Garry Winogrand was known primarily as a "street photographer." This image, taken at the Democratic National Convention in Los Angeles in 1960, is atypical.
Winogrand's other work just isn't my cuppa. But this particular image, IMHO, is one of the great images of the 20th Century.
It's been widely written how the US presidential election of 1960 was the first to take full advantage of television. Here, Winogrand shows us that impact. Even though the picture is taken a few yards from the speaker's podium, we don't see Kennedy's face directly. Rather, we see his face in the television. Meanwhile, behind Kennedy, we see the mass of cameras, both still and video, taking his picture and broadcasting it around the country. The audience Kennedy is addressing -- the thousands of Democratic delegates -- are "below the horizon" in the space between the podium and the camera stand.

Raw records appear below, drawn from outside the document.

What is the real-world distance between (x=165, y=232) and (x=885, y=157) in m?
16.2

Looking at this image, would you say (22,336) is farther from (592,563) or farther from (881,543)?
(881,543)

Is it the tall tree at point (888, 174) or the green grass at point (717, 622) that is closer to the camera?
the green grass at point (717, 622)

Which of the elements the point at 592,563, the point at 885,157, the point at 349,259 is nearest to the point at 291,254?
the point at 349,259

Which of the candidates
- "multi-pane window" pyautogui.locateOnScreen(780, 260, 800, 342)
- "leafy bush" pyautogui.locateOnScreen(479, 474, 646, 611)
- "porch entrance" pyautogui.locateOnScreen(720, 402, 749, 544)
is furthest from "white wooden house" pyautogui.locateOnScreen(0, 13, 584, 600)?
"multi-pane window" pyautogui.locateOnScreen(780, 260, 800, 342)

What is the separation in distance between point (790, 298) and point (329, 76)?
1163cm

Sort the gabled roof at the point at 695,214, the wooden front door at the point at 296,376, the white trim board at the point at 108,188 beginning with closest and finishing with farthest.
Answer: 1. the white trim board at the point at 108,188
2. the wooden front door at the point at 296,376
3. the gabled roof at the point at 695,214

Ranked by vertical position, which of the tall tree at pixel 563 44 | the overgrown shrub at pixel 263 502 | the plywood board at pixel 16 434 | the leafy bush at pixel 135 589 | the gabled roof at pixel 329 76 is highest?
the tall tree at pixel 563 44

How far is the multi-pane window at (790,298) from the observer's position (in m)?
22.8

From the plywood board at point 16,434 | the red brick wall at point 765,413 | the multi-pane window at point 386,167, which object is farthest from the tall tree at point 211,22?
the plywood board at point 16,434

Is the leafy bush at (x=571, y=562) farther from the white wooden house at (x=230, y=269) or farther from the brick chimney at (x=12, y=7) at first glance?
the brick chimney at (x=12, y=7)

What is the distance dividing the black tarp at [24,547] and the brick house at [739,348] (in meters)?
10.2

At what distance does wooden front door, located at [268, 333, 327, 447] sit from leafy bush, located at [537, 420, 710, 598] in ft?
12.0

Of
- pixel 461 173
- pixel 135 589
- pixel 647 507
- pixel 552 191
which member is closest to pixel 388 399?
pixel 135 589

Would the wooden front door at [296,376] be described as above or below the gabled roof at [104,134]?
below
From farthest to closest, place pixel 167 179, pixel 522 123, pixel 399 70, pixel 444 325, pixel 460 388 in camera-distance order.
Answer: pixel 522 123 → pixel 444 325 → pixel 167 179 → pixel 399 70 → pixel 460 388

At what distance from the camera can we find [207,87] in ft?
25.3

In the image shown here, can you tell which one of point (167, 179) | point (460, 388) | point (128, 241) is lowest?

What's not clear from this scan (nor in the plate in the book I scanned it from --
Winogrand: Figments From The Real World , by John Szarkowski) is how breaktakingly crisp the original black-and-white print is. I first saw this image hanging in a gallery in LA, and the tones were so sharp and so deep that if it wasn't a
platinum silver print, it was surely aiming for that level of clarity.
I think there's a very real visual story being told here. Winogrand is saying that Kennedy's face on the television is more important than Kennedy's actual face. More than that, the national audience television gives him access to is more important than the audience in front of him. Those may seem commonplaces in the media-saturated campaigns of today, but for 1960 it was as revolutionary a message as anything being done directly by the campaigns. The sharpness of the imagery and the deep blacks and bright whites (in the original print, the light coming off Kennedy's hair looks for all the world like the Christmas star) contrast directly with the fuzziness of the cathode ray tube and its palette of muddled greys -- a comment, I think, on the fidelity of how well television represents its subjects.